#### Supplied text:

My solution: one can see that $P,F,X,D$ are cyclic implying $XD^2=XF\cdot XA=XP^2$ so we're done.

MarkBcc168 wrote: Let $\triangle ABC$ be a triangle with altitudes $AD,BE,CF$. Let the lines $AD$ and $EF$ meet at $P$, let the tangent to the circumcircle of $\triangle ADC$ at $D$ meet the line $AB$ at $X$, and let the tangent to the circumcircle of $\triangle ADB$ at $D$ meet the line $AC$ at $Y$. Prove that the line $XY$ passes through the midpoint of $DP$. Claim. $P$ is the orthocenter of triangle $\triangle AXY$. Proof. Let $Q=XP\cap AY$ and $R=YP\cap AX$.

DYFP is cyclic and this is the proof.

DXEP is cyclic and this is the proof.

EXBQ is cyclic and this is the proof.

FYCR is cyclic and this is the proof.

#### Material:
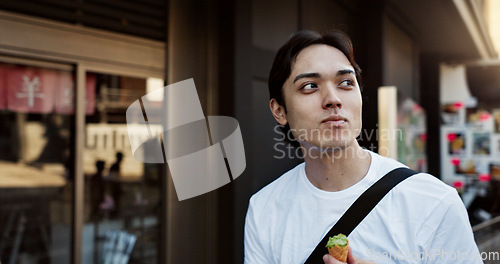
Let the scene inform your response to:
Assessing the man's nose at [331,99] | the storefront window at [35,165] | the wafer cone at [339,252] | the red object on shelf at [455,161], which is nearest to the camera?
the wafer cone at [339,252]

#### Brief:
Carry on the geometry discussion above about the altitudes of triangle ABC and the midpoint of DP, starting right after its final line.

#### Answer for the task:
In the proofs that $EXBQ$ and $FYCR$ are cyclic, we use that $H$ is the incenter of the orthic triangle. From the conditions above we get $$ \measuredangle YQX=\measuredangle BQX=\measuredangle BEX=\measuredangle BEC=90^o \Longrightarrow YA\perp QX $$$$ \measuredangle YRX=\measuredangle YRC=\measuredangle YFC=\measuredangle BFC=90^o \Longrightarrow YR\perp AX $$Thus the Claim is proved. Now, $$ \measuredangle YAX=\measuredangle BAD+\measuredangle DAC=\measuredangle CDX+\measuredangle YDB=180^o-\measuredangle XDY $$Hence $D\in (AXY)$. In other words, $D$ is the intersection between $(AXY)$ and the $A$ altitude in $\triangle AXY$. This directly implies that $D$ is the reflection of the orthocenter of $\triangle AXY$ with respect to $XY$. That is, $D$ is the reflection of $P$ over $AD\cap XY$. Therefore, $XY$ passes through the midpoint of $DP$, and so we are done.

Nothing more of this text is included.